_OBJETIVO INDICADO 1_: Transcreva do excerto sobre a produção de leite nos Açores o trecho que vai de "Primeiro, permita-me fazer" até "uma produção duplicada.".

_EXCERTO SELECIONADO_:
Digamos que este modo de produção se baseia no ditado popular “na poupança é que está o ganho”. Tenho custos de produção baixíssimos, tenho apoios oficiais para este modo de produção e a indústria paga este leite 12 cêntimos acima do convencional. Posso, pois, dizer que a passagem para este “Modo de Produção” me foi economicamente muito vantajosa.


Que argumentos poderia utilizar para incentivar outros produtores a iniciar este modo de produção?
Primeiro, permita-me fazer um breve historial da forma como se chegou à situação atual de excesso de produção e de preços baixos pagos à produção. Nos anos 80, quando se iniciaram as negociações para a nossa integração na Comunidade Económica Europeia (CEE), a nossa produtividade por vaca era menos de metade da média dos países que a constituíam. Como havia um sistema de quotas, achou-se por bem encetar um programa de experimentação e de divulgação para que, aquando da nossa entrada nos fosse atribuída uma quota de produção que não ficasse muito aquém da média europeia. De facto, a estratégia foi muito bem elaborada e, aquando da nossa entrada na CEE, fizemo-lo com uma produção duplicada.

Passaram-se anos de esplendor, com bons preços pagos aos produtores, preços baixos dos fatores de produção e aumentando-se sempre a produção e com muitas ou todas as multas por ultrapassagem da quota perdoadas.

Entretanto a CEE, agora designada União Europeia, resolveu liberalizar o setor leiteiro a partir do dia 1 de abril de 2015. Iniciou-se um novo ciclo. Um ciclo de declínio do rendimento dos produtores açorianos. Muitos países, com maior capacidade tecnológica, maior apoio técnico aos produtores e com terras disponíveis aumentaram muito a sua produção refletindo-se no preço do leite nos Açores.

Entretanto, começaram a elevar-se vozes, na defesa do ambiente, contra as alterações climáticas, contra a falta de biodiversidade, contra a poluição dos solos rios e lagoas, contra a erosão dos solos e na defesa do bem-estar animal. Temos agora uma nova Política Agrícola Comum (PAC), virada para uma agricultura bem diferente, muito menos intensiva. Muitos, continuam a defender que estas alterações nunca chegarão aos Açores, da mesma forma que diziam que a abolição das quotas leiteiras também cá não chegaria.

_EXCERTOS DOS REGISTOS_:

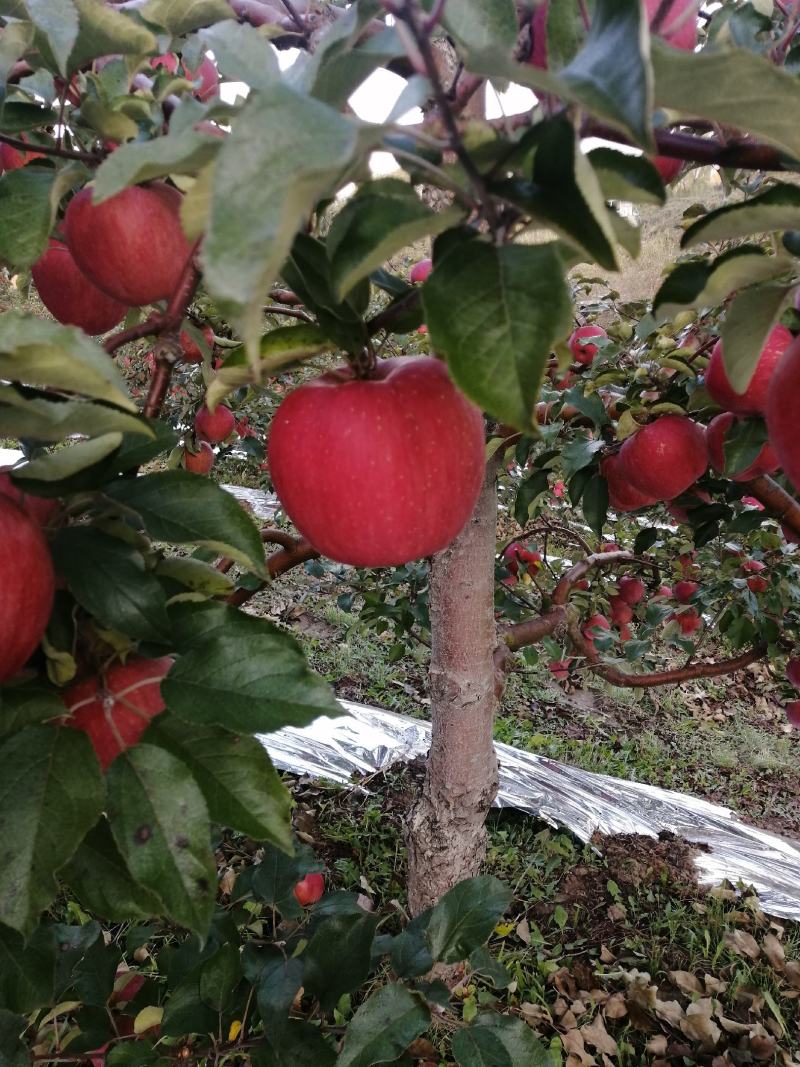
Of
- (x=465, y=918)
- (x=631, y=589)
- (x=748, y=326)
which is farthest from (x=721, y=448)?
(x=631, y=589)

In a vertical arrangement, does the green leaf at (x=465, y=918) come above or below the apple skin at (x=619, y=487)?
below

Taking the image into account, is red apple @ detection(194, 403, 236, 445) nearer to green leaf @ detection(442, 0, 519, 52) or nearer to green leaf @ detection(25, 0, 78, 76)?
green leaf @ detection(25, 0, 78, 76)

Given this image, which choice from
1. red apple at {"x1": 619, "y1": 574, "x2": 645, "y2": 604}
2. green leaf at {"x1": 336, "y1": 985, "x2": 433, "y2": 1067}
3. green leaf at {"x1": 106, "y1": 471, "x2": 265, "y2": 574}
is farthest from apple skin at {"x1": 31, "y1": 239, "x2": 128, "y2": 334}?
red apple at {"x1": 619, "y1": 574, "x2": 645, "y2": 604}

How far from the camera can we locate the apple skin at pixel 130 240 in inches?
22.1

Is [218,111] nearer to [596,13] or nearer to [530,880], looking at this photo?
[596,13]

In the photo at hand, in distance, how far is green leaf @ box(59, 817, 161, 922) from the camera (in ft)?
1.41

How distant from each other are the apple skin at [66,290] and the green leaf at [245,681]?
46cm

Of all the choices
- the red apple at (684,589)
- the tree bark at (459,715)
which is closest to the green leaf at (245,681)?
the tree bark at (459,715)

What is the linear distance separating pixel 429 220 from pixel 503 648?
1003mm

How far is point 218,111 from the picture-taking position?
29cm

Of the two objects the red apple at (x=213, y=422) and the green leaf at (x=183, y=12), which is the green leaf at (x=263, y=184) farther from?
the red apple at (x=213, y=422)

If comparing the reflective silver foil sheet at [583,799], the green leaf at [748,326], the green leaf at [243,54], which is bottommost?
the reflective silver foil sheet at [583,799]

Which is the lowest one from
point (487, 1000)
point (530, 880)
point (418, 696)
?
point (418, 696)

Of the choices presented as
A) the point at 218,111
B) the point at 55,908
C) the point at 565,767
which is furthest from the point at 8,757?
the point at 565,767
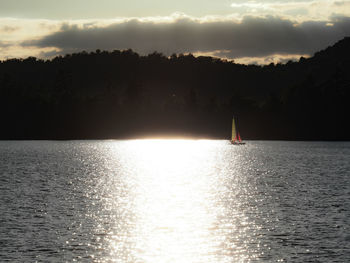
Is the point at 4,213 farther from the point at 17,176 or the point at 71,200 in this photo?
the point at 17,176

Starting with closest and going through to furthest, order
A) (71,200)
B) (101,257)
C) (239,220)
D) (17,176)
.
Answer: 1. (101,257)
2. (239,220)
3. (71,200)
4. (17,176)

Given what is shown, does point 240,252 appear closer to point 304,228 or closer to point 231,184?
point 304,228

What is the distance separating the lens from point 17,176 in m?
113

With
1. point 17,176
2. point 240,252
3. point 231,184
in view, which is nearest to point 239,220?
point 240,252

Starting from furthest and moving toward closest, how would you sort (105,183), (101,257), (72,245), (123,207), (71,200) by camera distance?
(105,183)
(71,200)
(123,207)
(72,245)
(101,257)

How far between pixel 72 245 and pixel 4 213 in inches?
745

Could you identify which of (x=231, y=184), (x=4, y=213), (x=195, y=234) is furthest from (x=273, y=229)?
(x=231, y=184)

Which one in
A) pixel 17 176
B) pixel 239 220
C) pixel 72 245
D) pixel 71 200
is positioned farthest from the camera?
pixel 17 176

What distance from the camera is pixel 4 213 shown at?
61469 millimetres

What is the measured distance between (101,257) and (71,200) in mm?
34947

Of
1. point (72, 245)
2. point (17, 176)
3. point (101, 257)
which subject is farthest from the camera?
point (17, 176)

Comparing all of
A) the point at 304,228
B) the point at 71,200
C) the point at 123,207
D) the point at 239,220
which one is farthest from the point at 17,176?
the point at 304,228

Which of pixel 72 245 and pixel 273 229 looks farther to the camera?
pixel 273 229

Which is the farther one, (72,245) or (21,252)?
(72,245)
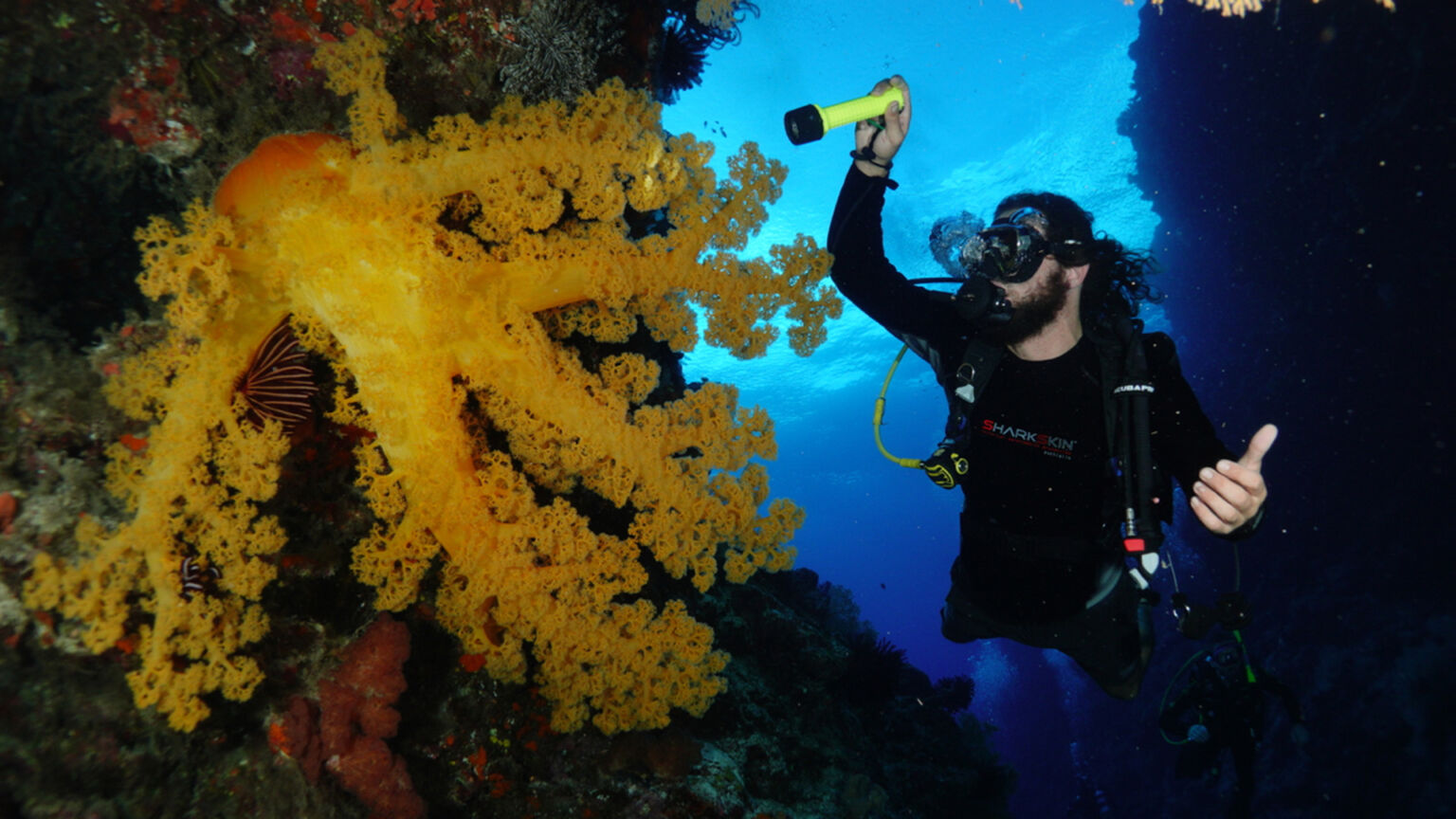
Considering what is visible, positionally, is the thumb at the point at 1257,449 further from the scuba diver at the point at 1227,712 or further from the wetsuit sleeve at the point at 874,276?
the scuba diver at the point at 1227,712

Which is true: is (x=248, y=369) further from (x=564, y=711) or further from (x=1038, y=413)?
(x=1038, y=413)

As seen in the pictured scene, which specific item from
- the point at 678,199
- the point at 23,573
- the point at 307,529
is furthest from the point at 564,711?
the point at 678,199

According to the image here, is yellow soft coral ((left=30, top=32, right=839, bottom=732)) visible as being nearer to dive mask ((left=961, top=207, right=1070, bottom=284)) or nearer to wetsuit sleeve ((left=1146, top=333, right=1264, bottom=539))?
dive mask ((left=961, top=207, right=1070, bottom=284))

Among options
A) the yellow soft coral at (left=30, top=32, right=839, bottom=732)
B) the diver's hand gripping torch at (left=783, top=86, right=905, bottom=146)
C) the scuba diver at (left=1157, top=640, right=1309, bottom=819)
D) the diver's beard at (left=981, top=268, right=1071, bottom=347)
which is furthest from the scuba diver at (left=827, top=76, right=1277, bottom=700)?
the scuba diver at (left=1157, top=640, right=1309, bottom=819)

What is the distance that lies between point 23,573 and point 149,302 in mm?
1040

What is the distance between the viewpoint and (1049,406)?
4.20m

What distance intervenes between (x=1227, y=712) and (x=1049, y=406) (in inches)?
402

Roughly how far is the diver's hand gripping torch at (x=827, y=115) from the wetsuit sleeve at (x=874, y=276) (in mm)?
694

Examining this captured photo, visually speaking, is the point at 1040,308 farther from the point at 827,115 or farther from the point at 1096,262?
the point at 827,115

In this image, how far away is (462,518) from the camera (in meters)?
2.25

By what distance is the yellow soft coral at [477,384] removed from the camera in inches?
77.9

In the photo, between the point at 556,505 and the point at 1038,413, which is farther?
the point at 1038,413

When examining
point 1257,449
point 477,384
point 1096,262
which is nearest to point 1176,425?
point 1257,449

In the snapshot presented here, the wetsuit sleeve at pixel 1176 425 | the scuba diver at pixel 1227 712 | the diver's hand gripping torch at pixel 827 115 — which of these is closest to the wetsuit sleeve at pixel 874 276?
the diver's hand gripping torch at pixel 827 115
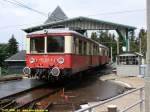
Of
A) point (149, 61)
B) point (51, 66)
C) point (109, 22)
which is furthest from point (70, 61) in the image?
point (109, 22)

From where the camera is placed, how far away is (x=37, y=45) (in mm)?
21703

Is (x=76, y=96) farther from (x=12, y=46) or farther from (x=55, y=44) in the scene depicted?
(x=12, y=46)

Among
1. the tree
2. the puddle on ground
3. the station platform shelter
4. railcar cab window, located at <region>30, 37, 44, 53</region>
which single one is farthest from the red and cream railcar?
the tree

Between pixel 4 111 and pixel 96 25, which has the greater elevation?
pixel 96 25

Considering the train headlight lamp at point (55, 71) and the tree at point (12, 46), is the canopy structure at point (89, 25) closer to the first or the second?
the train headlight lamp at point (55, 71)

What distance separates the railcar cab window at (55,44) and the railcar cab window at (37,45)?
1.52ft

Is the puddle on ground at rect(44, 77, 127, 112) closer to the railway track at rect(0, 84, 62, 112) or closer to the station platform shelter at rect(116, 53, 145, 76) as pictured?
the railway track at rect(0, 84, 62, 112)

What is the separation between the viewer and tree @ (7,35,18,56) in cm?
8703

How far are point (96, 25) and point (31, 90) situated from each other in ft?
91.8

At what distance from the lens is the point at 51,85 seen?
22.7 meters

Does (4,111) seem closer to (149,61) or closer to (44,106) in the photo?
(44,106)

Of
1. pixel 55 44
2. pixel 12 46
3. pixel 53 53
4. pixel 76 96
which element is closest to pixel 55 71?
pixel 53 53

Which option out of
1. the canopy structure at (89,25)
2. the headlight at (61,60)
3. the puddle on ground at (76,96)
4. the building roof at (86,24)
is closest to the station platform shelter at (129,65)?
the puddle on ground at (76,96)

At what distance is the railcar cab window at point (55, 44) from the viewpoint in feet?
68.3
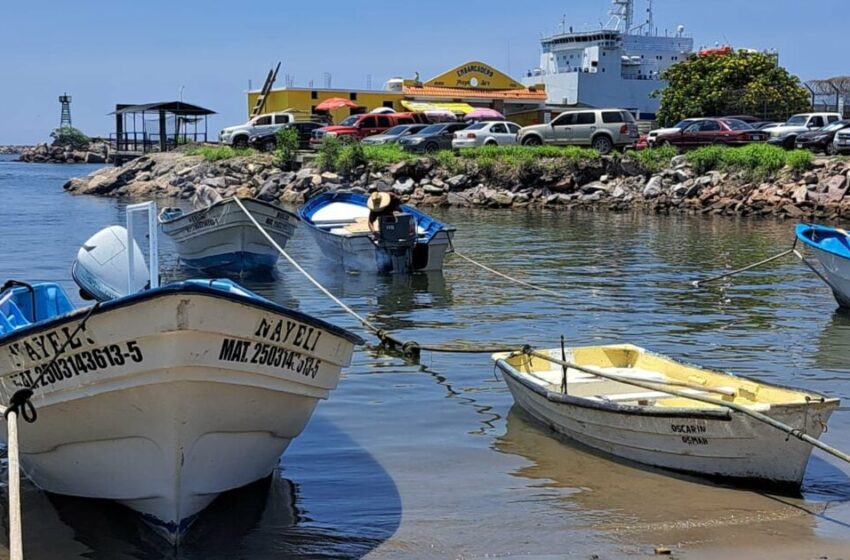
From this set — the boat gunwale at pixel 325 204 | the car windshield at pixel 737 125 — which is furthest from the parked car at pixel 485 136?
the boat gunwale at pixel 325 204

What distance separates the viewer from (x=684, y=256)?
74.6ft

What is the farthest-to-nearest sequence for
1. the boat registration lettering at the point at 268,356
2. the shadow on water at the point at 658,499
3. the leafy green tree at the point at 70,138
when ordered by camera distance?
the leafy green tree at the point at 70,138, the shadow on water at the point at 658,499, the boat registration lettering at the point at 268,356

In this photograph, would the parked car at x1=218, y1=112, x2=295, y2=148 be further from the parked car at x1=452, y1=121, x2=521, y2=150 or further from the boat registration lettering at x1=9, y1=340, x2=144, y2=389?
the boat registration lettering at x1=9, y1=340, x2=144, y2=389

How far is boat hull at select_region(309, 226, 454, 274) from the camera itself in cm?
1931

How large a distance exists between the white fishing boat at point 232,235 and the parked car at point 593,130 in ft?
76.9

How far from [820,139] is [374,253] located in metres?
24.5

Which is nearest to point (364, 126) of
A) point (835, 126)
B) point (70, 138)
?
point (835, 126)

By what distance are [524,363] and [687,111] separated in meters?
48.9

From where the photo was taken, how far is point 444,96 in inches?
2697

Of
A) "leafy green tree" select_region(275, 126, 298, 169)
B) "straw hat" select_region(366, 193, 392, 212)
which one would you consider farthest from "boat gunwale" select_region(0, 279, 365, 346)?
"leafy green tree" select_region(275, 126, 298, 169)

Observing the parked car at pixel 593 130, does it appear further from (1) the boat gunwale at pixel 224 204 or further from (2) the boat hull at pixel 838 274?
(2) the boat hull at pixel 838 274

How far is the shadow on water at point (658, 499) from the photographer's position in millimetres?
6820

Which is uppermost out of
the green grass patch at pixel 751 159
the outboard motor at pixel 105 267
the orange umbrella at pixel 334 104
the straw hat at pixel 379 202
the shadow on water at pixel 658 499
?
the orange umbrella at pixel 334 104

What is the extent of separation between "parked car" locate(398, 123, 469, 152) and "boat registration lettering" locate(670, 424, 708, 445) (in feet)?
120
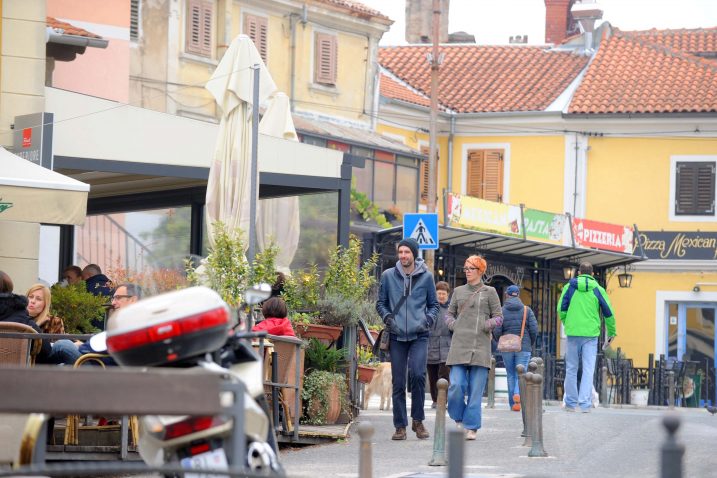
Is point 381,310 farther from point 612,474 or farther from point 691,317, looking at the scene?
point 691,317

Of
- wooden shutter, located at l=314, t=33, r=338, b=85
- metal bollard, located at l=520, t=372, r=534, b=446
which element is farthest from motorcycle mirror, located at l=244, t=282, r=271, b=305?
wooden shutter, located at l=314, t=33, r=338, b=85

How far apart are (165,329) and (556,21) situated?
4555cm

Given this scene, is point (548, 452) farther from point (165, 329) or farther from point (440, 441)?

_OBJETIVO INDICADO 2_: Extraia dos registos cada linha em que apareça a palavra "below".

_RESULTADO 1_:
Primeiro, permita-me fazer um breve historial da forma como se chegou à situação atual de excesso de produção e de preços baixos pagos à produção. Nos anos 80, quando se iniciaram as negociações para a nossa integração na Comunidade Económica Europeia (CEE), a nossa produtividade por vaca era menos de metade da média dos países que a constituíam. Como havia um sistema de quotas, achou-se por bem encetar um programa de experimentação e de divulgação para que, aquando da nossa entrada nos fosse atribuída uma quota de produção que não ficasse muito aquém da média europeia. De facto, a estratégia foi muito bem elaborada e, aquando da nossa entrada na CEE, fizemo-lo com uma produção duplicada.

_RESULTADO 2_:
In a vertical arrangement, does the green leaf at (x=465, y=918) come above or below the apple skin at (x=619, y=487)?
below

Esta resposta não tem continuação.